Ira Remsen was a famous chemist who founded the Johns Hopkins University chemistry department and an early laboratory for chemical research in the United States. While he was studying chemistry, he made an “accidental” discovery about the importance of doing and experiencing science, instead of just reading about it. The demonstration you will see today is based on one of his early journal entries about an amazing discovery he made in the lab.


To make careful observations about chemical reactions.


As you watch the demonstration, make careful observations about the two reactions you will see. We will refer to these reactions and observations as we move through the school year.

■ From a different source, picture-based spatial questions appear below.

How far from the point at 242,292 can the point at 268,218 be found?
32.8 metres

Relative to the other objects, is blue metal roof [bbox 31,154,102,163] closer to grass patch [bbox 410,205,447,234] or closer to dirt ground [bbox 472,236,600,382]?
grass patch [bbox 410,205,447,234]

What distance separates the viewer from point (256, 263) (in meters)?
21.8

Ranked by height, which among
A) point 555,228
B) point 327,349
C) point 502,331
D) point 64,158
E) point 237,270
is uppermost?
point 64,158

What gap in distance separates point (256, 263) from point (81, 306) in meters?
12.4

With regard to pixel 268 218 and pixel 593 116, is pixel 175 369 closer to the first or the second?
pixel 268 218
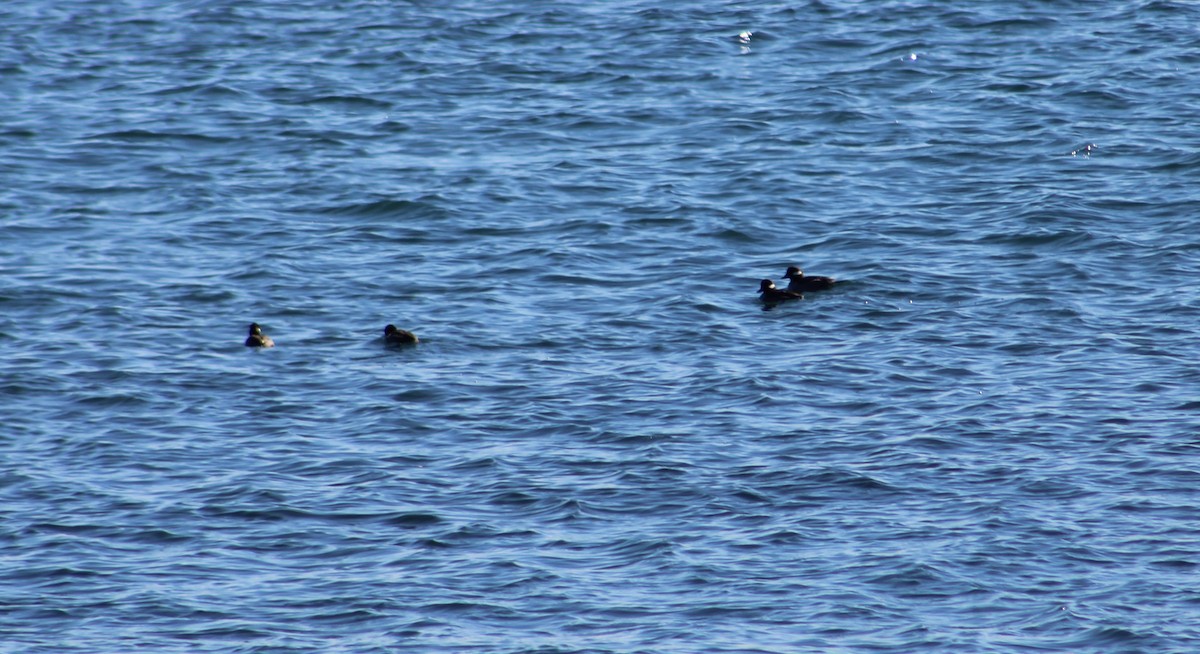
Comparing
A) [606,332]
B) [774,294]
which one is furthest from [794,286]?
[606,332]

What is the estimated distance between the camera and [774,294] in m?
21.5

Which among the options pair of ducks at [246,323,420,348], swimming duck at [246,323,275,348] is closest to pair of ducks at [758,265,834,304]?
pair of ducks at [246,323,420,348]

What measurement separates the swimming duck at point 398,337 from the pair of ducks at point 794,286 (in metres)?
4.21

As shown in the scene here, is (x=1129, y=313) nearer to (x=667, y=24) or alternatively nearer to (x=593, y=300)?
(x=593, y=300)

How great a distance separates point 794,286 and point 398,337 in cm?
479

Reaction 1: Copper (a penny) reacts with nitric acid solution, producing copper (II) nitrate solution, nitrogen dioxide gas, and liquid water:

Cu (s) + 4 HNO3 (aq) → Cu(NO3)2 (aq) + 2 NO2 (g) + 2 H2O (l)

  1. Describe the solid copper and the nitric acid solution before the reaction.
  2. Make observations that might indicate that a reaction might be occurring.
  3. Based on your observations, which product was the nitrogen dioxide and which was the copper (II) nitrate? How do you know?
  4. The reaction flasks “feels hot to the touch”. Do you think that the reaction produced or absorbed energy (heat) and explain your answer.

The brown gas that is produced in the first reaction collects in the flask and then travels into the beaker of water and seems to disappear. The water changed color, indicating that it was becoming acidic.

Reaction 2: Nitrogen dioxide gas (brown) reacts with liquid water and produces nitric acid solution and nitrogen monoxide gas (colorless).

NO2 (g) + H2O (l) HNO3 (aq) + NO (g)

  1. Describe the nitrogen dioxide gas and liquid water before the reaction.
  2. Make observations that might indicate that a reaction might be occurring.
  3. Can you explain the color change?

As the flask containing the brown nitrogen dioxide gas and copper (II) nitrate solution cools, the water in the beaker is drawn through the tube and into the flask.
The solution is diluted and changes colors and the brown gas seems to disappear.

  1. Describe the color change in the solution.
  2. What do you think happened to the brown gas?